1 Kayıt Bulundu.
Bize Affân, ona Ebu Avâne, ona Ebu Bişr, ona Sa‘îd b. Cübeyr, ona da İbn Abbâs şöyle demiştir:
"Rasulullah (sav) ne cinlere Kur’ân okudu ne de onları gördü. Şöyle ki: Rasulullah (sav) bir grup ashabıyla birlikte Ukâz panayırına gitmek üzere yola çıkmıştı. Bu sırada şeytanların gökten haber almalarına engel konmuş ve üzerlerine şihâb (ateşli toplar) gönderilmişti.
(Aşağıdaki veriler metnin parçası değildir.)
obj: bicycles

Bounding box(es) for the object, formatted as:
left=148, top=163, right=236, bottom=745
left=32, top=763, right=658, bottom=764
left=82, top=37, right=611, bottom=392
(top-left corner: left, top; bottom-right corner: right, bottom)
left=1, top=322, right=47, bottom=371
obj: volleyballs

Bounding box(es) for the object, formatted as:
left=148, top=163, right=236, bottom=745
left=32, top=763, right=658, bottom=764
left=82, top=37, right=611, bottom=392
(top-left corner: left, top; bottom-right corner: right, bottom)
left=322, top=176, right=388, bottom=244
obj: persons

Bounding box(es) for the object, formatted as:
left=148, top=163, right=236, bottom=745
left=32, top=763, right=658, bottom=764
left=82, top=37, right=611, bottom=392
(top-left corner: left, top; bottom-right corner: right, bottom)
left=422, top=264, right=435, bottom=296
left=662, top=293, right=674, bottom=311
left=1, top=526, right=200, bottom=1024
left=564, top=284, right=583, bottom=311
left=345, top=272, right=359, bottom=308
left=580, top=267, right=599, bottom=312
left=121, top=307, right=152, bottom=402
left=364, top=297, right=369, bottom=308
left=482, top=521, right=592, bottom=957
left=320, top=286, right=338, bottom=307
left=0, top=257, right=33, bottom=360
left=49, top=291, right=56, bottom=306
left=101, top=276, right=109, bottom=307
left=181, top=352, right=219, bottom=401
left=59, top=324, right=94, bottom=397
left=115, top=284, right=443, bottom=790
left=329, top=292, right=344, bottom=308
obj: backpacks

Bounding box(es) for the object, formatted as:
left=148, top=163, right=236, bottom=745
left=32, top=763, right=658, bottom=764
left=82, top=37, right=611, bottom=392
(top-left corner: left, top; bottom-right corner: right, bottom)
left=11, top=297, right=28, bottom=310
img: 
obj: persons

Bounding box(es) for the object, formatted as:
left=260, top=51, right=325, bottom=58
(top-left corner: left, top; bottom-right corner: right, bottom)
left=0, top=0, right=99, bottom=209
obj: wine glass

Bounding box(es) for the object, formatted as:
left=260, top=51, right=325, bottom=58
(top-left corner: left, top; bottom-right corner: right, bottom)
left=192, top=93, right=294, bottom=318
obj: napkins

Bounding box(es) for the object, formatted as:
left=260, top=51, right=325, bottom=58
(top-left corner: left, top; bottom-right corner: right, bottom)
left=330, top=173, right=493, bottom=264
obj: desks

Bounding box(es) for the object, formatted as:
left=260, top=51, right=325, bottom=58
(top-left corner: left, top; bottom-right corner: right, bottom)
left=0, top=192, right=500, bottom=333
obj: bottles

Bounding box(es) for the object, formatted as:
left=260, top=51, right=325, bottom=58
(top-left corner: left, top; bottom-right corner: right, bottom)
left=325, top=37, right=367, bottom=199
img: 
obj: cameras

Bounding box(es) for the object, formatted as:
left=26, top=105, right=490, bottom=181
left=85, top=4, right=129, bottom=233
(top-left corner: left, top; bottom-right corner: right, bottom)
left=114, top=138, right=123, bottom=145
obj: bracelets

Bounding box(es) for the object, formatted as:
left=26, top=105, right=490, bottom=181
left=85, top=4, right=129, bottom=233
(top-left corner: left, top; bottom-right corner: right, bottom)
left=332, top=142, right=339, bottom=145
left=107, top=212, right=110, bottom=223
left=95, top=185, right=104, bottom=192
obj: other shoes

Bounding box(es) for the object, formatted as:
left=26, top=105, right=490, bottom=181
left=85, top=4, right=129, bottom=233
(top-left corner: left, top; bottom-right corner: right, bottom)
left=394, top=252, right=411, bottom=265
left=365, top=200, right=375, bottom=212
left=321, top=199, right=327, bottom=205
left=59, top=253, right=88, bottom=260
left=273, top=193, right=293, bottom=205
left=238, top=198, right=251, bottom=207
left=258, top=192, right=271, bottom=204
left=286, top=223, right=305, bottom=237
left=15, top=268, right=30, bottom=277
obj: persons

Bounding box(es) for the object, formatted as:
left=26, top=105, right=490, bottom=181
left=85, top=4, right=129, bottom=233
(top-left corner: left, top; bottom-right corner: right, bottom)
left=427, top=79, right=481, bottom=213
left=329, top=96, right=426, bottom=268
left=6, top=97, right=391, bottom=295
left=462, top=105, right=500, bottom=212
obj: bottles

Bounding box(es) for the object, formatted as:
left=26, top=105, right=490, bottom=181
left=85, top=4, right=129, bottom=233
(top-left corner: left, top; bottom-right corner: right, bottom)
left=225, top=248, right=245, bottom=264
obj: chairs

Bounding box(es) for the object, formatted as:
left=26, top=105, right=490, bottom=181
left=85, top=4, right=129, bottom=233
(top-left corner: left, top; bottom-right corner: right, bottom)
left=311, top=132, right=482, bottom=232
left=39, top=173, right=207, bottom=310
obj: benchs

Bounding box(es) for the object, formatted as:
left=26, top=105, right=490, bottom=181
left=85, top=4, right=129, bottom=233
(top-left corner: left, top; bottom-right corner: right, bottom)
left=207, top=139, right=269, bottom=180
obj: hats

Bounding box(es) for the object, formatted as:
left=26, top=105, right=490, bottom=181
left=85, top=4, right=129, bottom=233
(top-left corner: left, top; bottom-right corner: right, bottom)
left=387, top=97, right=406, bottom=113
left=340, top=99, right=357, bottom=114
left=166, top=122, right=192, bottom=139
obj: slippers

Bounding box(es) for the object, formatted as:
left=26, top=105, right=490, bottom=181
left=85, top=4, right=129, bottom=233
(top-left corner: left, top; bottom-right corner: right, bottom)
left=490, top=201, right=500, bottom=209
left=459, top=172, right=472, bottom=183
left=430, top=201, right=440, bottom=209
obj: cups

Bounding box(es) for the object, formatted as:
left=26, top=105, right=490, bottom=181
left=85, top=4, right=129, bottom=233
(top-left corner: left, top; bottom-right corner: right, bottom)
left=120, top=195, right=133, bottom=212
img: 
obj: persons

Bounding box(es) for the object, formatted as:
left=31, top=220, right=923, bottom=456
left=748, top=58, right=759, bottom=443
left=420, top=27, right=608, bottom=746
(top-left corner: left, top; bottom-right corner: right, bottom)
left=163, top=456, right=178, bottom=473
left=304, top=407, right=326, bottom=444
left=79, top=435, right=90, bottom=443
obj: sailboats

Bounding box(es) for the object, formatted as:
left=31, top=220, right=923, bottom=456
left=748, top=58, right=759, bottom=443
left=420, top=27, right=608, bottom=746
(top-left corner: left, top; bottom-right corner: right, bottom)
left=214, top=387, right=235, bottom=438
Bunun üzerine şeytanlar kendi kavimlerine dönüp geldiler. Kavmi onlara 'Size ne oldu?' diye sordu. Şeytanlar 'Bizim gökten haber almamız engellendi ve üzerimize şihâblar (alev topları) gönderildi' dediler. Kavmi 'Sizin gökten haber almanıza engel olan yeni bir şey olmuştur. Yeryüzünün doğusuna ve batısına gidin, bu engelin ne olduğunu araştırın' dedi. Bunun üzerine şeytanlar, bu engelin sebebini öğrenmek üzere, yeryüzünün doğusunu ve batısını dolaşmaya başladılar. Tihâme tarafına yönelen grup, Rasulullah'a (sav) ulaştı. O sırada, Rasulullah (sav) Ukâz panayırına gitmek üzere Nahlâ’da bulunuyor ve ashabına sabah namazı kıldırıyordu. Cinler Kur’ân tilâvetini duyunca durup dinlediler ve 'Vallahi, işte sizinle gök haberleri arasına engel olan şey budur' dediler. Onlar kendi kavimlerine dönerek 'Ey kavmimiz! Biz gerçekten hayrete düşüren bir Kur’ân dinledik. O, doğru yola iletir; biz de ona iman ettik' dediler. Sonrasında Allah Teâlâ, Rasulüne '(...قُلْ أُوحِيَ إِلَيَّ أَنَّهُ -De ki: Bana vahyolundu ki…) Cin, 72/1 ayetini indirdi. İşte Rasulullah’a (sav) vahyolunan, cinlerin bu sözleridir."
Açıklama: İsnadı Şeyhân'nın şartlarına göre sahihtir.